In tema di IRPEF, il principio, secondo cui il reddito di una società di persone è imputato a ciascun socio, indipendentemente dall'effettiva percezione ed in proporzione della quota di partecipazione (cosiddetta personalizzazione del debito d'imposta, prevista dall'art. 5 del d.P.R. 29 settembre 1973 n. 597 e poi ribadita nel testo unico approvato con d.P.R. 22 dicembre 1986 n. 917), non incide sull'autonomia patrimoniale della società rispetto al socio, con la conseguenza che la società medesima, in relazione all'imposta discendente a carico del socio dall'applicazione di detto principio, non può essere chiamata a rispondere, perché non è debitrice, nè può vedere i propri beni soggetti ai privilegi di cui agli art. 2752 e 2771 c.c., riguardanti il debitore (ed altresì si sottrae al privilegio speciale contemplato dall'art. 2759 c.c. su beni di terzi, non sussistendone i relativi presupposti).

Cassazione civile sez. I  12 gennaio 1989 n. 87  

 

 

Esecuzione fiscale

Va dichiarata manifestamente infondata, in riferimento all'art. 53 cost., la questione di legittimità costituzionale dell'art. 65, comma 1 d.P.R. 602/73 nel combinato disposto con gli art. 2759 c.c. e 514 c.p.c., nella parte in cui, in tema di credito dello Stato per omesso versamento delle imposte IRPEF ritenute alla fonte, ammette la pignorabilità dei beni strumentali dell'azienda in quanto su di essi il fisco ha privilegio (nella specie, il giudice ha rinvenuto la fonte del privilegio fiscale e della conseguente pignorabilità in quanto l'imposta deve essere ritenuta alla fonte e si giustifica col fatto che l'imprenditore si sottrae, col non versare l'imposta che trattiene sulla busta dei dipendenti, ai suoi doveri e, in particolare, al più generale dovere di solidarietà tributaria).
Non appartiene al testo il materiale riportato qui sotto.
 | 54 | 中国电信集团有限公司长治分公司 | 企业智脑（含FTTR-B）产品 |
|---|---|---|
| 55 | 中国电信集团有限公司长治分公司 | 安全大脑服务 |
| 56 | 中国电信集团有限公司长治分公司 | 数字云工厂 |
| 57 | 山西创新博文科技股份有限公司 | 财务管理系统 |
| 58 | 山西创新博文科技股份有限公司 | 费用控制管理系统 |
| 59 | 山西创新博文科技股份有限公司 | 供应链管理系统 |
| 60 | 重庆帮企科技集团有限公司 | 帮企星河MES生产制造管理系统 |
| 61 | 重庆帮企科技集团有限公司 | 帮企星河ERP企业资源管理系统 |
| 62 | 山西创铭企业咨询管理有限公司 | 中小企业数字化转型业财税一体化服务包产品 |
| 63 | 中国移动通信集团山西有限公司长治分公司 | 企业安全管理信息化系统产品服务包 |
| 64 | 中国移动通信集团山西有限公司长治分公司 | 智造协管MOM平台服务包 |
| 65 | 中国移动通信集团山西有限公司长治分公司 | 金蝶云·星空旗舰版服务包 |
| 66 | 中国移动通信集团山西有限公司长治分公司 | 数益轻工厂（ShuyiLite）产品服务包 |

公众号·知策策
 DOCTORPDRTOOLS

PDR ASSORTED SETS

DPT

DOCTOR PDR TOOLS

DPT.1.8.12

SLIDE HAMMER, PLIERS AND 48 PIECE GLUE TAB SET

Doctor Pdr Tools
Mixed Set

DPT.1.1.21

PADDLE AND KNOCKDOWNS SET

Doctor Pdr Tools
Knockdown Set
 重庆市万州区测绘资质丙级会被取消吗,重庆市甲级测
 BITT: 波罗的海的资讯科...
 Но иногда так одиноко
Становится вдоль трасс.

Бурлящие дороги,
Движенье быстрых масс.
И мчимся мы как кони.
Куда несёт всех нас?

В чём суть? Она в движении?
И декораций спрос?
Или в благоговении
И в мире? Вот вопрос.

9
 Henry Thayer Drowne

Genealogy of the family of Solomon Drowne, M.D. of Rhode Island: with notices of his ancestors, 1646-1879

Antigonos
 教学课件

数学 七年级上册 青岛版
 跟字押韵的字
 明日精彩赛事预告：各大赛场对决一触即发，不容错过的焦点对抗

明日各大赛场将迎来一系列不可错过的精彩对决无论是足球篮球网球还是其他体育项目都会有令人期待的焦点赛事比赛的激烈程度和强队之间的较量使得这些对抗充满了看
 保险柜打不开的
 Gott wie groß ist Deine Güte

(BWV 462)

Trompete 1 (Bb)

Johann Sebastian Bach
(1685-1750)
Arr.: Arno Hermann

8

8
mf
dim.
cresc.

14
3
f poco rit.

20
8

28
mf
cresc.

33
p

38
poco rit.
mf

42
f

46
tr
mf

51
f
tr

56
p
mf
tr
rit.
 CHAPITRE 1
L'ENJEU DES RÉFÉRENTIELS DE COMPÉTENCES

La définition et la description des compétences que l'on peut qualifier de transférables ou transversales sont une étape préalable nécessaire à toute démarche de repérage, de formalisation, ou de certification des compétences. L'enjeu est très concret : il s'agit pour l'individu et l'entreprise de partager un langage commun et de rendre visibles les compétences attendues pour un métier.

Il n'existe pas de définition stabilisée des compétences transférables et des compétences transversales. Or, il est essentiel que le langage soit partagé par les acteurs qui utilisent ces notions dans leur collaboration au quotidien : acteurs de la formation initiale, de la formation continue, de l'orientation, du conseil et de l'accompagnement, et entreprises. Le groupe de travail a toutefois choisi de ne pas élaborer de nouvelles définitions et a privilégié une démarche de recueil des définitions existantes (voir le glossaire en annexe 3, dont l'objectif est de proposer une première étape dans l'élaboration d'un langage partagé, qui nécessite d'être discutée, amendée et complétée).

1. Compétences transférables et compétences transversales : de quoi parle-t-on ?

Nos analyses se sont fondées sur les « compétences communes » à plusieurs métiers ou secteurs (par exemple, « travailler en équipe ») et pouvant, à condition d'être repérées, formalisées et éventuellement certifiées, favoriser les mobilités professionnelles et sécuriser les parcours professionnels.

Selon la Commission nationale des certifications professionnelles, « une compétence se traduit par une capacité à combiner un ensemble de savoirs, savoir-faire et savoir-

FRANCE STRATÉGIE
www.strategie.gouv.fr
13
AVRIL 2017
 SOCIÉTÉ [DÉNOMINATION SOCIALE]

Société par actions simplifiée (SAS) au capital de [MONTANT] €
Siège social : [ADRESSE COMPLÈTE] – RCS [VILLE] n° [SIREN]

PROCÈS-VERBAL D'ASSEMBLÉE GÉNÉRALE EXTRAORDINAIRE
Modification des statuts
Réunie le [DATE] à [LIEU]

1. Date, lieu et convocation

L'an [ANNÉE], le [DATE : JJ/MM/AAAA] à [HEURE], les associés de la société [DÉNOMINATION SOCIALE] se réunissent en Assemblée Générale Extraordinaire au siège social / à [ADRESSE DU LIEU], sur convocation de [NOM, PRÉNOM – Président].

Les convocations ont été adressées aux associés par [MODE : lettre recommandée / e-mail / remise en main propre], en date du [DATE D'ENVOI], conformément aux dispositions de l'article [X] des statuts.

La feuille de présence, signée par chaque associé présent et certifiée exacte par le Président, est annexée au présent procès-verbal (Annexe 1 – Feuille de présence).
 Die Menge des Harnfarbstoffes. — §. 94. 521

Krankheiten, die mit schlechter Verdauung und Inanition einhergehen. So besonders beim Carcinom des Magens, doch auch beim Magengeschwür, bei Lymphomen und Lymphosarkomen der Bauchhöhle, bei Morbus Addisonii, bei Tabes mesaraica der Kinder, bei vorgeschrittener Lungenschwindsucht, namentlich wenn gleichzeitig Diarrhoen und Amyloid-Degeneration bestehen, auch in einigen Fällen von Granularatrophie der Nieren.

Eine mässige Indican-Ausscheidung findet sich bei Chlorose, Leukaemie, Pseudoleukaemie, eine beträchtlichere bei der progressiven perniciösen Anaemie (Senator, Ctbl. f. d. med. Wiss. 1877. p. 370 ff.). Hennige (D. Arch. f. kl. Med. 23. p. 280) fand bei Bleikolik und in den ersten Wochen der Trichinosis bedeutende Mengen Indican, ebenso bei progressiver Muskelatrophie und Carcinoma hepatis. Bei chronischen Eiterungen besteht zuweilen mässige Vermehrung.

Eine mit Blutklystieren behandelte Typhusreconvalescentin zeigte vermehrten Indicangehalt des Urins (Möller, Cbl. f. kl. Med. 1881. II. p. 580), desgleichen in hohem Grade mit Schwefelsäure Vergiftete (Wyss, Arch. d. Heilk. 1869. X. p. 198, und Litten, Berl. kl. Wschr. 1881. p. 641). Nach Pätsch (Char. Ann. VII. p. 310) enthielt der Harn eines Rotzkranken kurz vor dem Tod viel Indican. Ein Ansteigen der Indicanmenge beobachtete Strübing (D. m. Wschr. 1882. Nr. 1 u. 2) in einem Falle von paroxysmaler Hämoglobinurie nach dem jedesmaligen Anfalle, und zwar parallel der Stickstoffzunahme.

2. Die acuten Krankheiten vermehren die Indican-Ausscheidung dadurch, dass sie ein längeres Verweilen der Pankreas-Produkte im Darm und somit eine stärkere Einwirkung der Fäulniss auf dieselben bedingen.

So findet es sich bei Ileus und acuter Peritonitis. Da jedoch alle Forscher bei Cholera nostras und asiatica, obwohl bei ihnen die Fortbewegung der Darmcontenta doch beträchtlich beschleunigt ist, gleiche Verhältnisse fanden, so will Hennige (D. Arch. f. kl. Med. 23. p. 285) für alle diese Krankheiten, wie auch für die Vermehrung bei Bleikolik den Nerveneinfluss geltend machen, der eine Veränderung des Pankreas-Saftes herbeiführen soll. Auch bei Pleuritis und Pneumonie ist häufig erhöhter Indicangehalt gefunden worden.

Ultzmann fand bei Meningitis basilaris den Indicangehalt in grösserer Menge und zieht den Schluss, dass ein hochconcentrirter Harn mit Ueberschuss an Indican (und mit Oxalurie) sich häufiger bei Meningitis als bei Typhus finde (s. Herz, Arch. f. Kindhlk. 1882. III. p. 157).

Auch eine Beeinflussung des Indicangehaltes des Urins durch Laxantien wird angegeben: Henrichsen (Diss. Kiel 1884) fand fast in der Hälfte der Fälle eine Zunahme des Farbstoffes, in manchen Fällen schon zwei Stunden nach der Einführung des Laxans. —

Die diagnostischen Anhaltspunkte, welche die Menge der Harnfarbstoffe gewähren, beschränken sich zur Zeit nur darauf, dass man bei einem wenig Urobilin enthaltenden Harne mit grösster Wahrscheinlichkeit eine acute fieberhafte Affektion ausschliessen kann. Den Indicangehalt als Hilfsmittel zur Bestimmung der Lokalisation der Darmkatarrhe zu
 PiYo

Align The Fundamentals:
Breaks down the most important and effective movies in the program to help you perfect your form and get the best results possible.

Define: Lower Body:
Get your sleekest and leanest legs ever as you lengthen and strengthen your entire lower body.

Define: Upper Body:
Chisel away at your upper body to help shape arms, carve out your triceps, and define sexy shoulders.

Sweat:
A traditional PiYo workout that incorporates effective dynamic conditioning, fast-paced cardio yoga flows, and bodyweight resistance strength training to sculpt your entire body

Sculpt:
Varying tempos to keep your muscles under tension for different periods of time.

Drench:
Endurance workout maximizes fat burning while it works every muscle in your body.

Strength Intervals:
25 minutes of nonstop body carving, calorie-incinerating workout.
Pretura S.Giovanni V.  12 luglio 1982

 

 

Fallimento

Non è manifestamente infondata la questione di legittimità costituzionale dell'art. 2759 c.c. in relazione all'art. 3 cost., nella parte in cui tale disposizione, attribuendo al credito di rivalsa I.V.A. presso il committente di un servizio riguardante beni immobili un privilegio speciale senza che sussista "ab origine" il bene su cui la prelazione possa essere esercitata, determina una disparità di trattamento rispetto ai creditori per I.V.A. di rivalsa verso il cessionario.

Tribunale Milano  16 giugno 1980

 

Il privilegio speciale mobiliare che, a norma dell'art. 2759 c.c., assiste i crediti dello Stato per l'imposta sul reddito delle persone fisiche, dovuta per i due anni anteriori a quello in cui si procede, limitatamente all'imposta o alla quota d'imposta imputabile al reddito d'impresa, ha per oggetto i mobili che servono all'esercizio di imprese commerciali e le merci che si trovano nel locale adibito all'esercizio stesso o nell'abitazione dell'impresa esercitata da una società di persone, regolare o di fatto, nonostante che debitori della relativa imposta siano i soci a ciascuno dei quali il reddito è imputato in proporzione alla quota di partecipazione agli utili.